_Task directions_
Write out again, unchanged, the line that has "[SDO/AIA 304 Å" and each following line through the end of the entries below; leave pictures out.

[[ Exercise material, beginning ]]

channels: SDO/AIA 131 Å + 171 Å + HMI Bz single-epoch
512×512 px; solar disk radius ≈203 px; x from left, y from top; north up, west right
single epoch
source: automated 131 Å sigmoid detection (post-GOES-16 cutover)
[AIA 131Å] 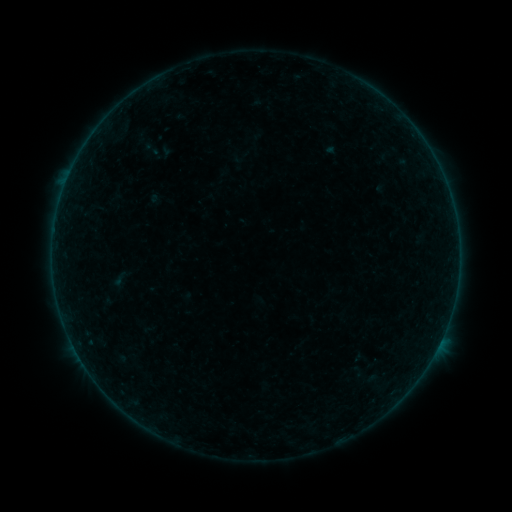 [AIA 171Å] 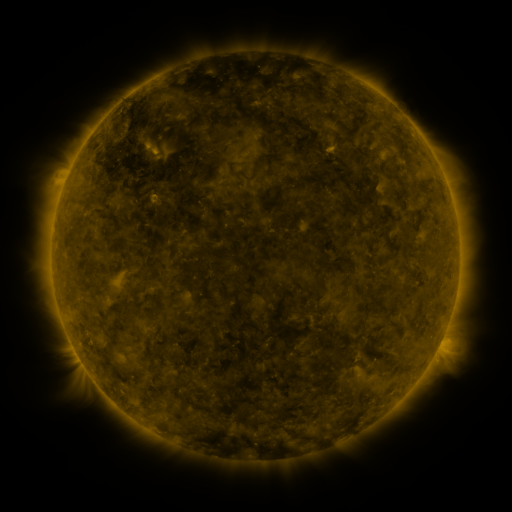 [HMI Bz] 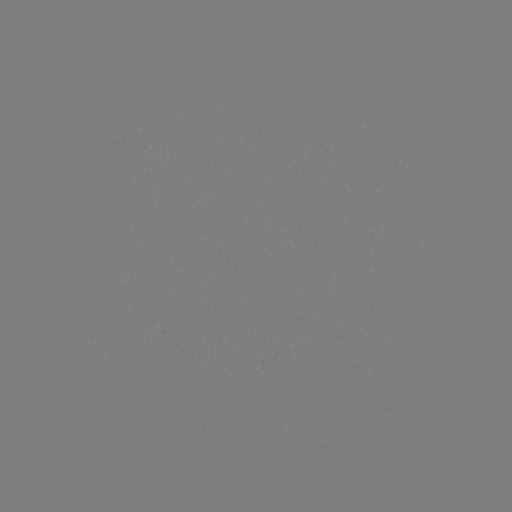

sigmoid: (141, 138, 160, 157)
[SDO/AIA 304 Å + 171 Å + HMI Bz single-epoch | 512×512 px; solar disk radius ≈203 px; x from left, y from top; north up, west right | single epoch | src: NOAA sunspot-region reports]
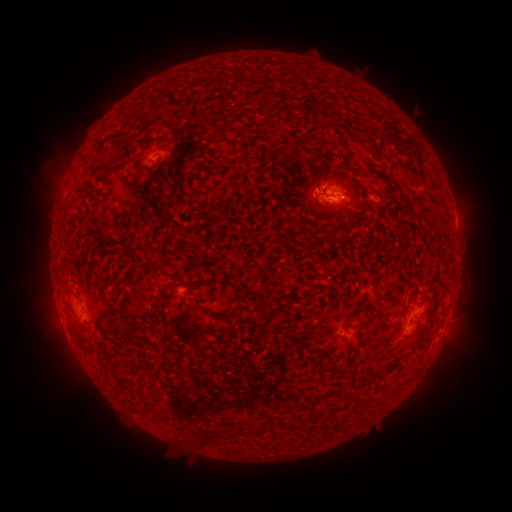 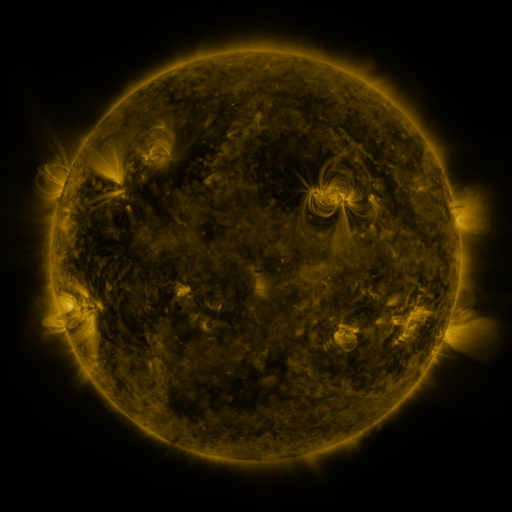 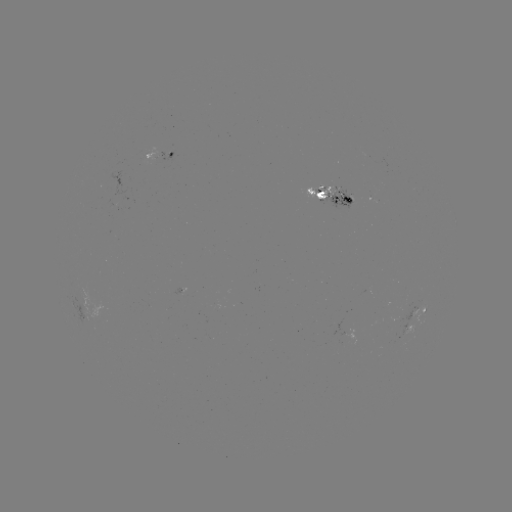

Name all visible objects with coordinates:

[[ Exercise material, end ]]

_Answer space_
[SDO/AIA 304 Å + 171 Å + HMI Bz single-epoch | 512×512 px; solar disk radius ≈203 px; x from left, y from top; north up, west right | single epoch | src: NOAA sunspot-region reports]

Name all visible objects with coordinates:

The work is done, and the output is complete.